#### STATED PROBLEM:
Put the entries from the line containing "What is the precise" through the line containing "3072 centimetres" into a two-column CSV with the columns entry_text and answer, one row per entry. Enclose each field in quotes and replace any line breaks with spaces.

(Excerpts from a spatial dataset)

--- Start ---

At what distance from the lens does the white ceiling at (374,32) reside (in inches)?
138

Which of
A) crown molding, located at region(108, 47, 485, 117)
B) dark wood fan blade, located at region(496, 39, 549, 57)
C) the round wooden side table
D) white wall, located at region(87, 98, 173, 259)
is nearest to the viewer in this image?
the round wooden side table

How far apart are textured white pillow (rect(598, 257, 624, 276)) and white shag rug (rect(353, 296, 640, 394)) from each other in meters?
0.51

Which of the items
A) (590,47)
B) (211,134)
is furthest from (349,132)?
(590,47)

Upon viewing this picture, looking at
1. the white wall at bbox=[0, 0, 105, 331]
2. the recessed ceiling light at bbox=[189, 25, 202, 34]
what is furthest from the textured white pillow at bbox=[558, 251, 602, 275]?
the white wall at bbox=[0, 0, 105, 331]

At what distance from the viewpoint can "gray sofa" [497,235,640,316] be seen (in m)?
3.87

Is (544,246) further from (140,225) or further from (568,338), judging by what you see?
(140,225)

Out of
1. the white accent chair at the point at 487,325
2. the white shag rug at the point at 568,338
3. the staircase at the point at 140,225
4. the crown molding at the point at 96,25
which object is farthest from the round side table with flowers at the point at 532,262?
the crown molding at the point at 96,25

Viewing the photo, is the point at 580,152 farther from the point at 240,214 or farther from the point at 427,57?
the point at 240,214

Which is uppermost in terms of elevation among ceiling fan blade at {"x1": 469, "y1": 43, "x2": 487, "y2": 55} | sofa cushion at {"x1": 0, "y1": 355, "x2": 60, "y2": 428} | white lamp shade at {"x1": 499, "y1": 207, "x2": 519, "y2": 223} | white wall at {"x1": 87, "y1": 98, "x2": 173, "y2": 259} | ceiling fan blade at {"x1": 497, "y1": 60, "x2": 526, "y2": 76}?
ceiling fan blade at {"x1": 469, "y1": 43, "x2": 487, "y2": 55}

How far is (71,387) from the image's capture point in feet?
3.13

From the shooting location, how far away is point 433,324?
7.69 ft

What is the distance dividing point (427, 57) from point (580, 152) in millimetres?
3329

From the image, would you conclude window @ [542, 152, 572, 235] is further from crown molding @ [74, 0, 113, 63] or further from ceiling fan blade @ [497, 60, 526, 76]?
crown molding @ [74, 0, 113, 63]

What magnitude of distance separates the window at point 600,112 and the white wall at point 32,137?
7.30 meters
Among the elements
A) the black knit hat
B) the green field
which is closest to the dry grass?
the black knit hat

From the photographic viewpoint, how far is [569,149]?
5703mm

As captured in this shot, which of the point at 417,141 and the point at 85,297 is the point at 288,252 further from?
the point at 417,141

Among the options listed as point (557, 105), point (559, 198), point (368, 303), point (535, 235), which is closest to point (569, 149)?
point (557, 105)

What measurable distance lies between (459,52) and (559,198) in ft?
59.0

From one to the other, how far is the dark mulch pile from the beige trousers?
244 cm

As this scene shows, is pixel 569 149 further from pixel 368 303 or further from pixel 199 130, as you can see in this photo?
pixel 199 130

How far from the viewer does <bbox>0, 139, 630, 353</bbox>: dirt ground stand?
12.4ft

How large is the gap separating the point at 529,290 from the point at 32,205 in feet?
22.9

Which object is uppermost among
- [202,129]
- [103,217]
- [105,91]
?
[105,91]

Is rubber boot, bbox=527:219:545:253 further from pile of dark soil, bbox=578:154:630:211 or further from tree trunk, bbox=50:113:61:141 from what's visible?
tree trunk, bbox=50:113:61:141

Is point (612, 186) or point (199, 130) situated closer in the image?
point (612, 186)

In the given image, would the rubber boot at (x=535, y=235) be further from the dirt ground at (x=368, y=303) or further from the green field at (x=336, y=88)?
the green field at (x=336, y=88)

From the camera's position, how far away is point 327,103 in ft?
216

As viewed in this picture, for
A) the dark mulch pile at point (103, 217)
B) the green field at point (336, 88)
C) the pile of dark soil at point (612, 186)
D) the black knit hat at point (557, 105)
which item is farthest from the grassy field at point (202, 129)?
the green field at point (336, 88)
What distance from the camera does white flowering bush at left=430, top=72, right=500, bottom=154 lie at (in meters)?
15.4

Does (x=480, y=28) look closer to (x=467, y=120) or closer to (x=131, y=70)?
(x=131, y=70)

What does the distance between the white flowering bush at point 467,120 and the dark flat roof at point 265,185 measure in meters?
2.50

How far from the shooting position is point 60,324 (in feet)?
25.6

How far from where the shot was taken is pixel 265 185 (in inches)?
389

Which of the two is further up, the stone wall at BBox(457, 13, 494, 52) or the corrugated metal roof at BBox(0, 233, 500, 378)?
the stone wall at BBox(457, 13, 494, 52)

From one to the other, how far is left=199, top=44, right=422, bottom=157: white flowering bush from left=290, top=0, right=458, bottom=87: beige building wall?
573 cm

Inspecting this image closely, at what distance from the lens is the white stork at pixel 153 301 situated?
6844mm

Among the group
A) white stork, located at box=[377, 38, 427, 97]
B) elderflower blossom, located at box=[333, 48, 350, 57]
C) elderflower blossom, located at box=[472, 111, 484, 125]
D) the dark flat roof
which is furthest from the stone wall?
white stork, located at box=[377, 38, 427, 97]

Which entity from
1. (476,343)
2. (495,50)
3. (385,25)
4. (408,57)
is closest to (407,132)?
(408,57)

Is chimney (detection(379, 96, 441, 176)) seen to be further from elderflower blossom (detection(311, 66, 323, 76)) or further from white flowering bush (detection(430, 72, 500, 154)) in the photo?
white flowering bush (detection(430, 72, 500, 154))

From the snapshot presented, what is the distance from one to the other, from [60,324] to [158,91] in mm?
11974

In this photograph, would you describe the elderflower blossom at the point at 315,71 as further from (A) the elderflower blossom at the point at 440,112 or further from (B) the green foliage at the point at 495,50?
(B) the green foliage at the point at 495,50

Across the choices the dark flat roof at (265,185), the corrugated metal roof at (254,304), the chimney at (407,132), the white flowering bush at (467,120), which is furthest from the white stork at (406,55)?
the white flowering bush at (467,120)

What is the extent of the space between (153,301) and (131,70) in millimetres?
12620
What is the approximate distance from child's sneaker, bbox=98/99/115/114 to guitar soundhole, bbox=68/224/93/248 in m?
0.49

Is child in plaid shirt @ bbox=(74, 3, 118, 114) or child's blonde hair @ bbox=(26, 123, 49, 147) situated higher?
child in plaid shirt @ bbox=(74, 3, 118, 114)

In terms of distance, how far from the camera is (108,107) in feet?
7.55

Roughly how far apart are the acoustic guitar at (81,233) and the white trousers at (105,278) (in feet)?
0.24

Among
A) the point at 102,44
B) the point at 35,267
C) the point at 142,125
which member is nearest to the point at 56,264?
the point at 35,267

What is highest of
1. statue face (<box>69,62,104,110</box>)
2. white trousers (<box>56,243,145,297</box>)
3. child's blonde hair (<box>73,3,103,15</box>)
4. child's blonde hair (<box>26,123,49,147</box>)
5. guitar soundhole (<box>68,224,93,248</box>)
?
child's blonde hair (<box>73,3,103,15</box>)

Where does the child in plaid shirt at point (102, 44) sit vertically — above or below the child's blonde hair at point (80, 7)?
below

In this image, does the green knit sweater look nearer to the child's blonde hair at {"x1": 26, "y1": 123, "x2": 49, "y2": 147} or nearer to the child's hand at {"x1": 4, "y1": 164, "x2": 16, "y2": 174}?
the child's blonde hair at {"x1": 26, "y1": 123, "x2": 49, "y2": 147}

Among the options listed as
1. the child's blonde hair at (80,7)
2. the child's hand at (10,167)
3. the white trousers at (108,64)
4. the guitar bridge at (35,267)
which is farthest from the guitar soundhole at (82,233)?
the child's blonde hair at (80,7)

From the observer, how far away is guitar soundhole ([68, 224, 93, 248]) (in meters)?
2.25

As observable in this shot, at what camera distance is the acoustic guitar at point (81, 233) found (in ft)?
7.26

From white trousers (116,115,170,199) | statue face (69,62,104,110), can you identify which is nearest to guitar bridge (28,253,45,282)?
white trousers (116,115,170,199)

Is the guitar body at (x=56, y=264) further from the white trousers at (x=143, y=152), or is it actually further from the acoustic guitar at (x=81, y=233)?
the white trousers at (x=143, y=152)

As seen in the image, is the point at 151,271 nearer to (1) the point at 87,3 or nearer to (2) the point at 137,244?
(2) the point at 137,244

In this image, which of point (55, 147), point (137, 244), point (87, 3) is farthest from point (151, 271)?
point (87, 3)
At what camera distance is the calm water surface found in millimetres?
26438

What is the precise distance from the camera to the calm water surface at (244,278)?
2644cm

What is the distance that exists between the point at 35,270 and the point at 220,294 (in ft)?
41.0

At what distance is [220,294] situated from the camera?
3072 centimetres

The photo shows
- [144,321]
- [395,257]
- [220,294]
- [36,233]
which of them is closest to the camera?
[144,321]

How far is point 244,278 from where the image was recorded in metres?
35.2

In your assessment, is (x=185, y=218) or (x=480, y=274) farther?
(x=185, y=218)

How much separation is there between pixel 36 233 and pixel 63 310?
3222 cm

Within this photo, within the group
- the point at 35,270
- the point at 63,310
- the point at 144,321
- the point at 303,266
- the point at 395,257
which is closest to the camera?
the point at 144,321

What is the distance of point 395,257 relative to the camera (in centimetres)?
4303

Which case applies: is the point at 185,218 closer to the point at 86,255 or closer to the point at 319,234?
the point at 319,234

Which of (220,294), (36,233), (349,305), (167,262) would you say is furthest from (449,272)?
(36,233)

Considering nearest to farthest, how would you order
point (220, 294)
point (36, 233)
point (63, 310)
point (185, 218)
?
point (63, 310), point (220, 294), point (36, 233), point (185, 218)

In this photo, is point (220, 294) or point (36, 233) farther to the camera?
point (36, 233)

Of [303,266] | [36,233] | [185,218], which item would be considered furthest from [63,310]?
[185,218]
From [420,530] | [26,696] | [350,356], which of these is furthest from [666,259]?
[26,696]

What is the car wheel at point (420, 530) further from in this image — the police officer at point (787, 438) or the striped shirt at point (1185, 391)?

--- End ---

#### EXPECTED OUTPUT:
entry_text,answer
"What is the precise distance from the camera to the calm water surface at (244,278)?","2644cm"
"What is the distance that exists between the point at 35,270 and the point at 220,294 (in ft)?","41.0"
"At what distance is [220,294] situated from the camera?","3072 centimetres"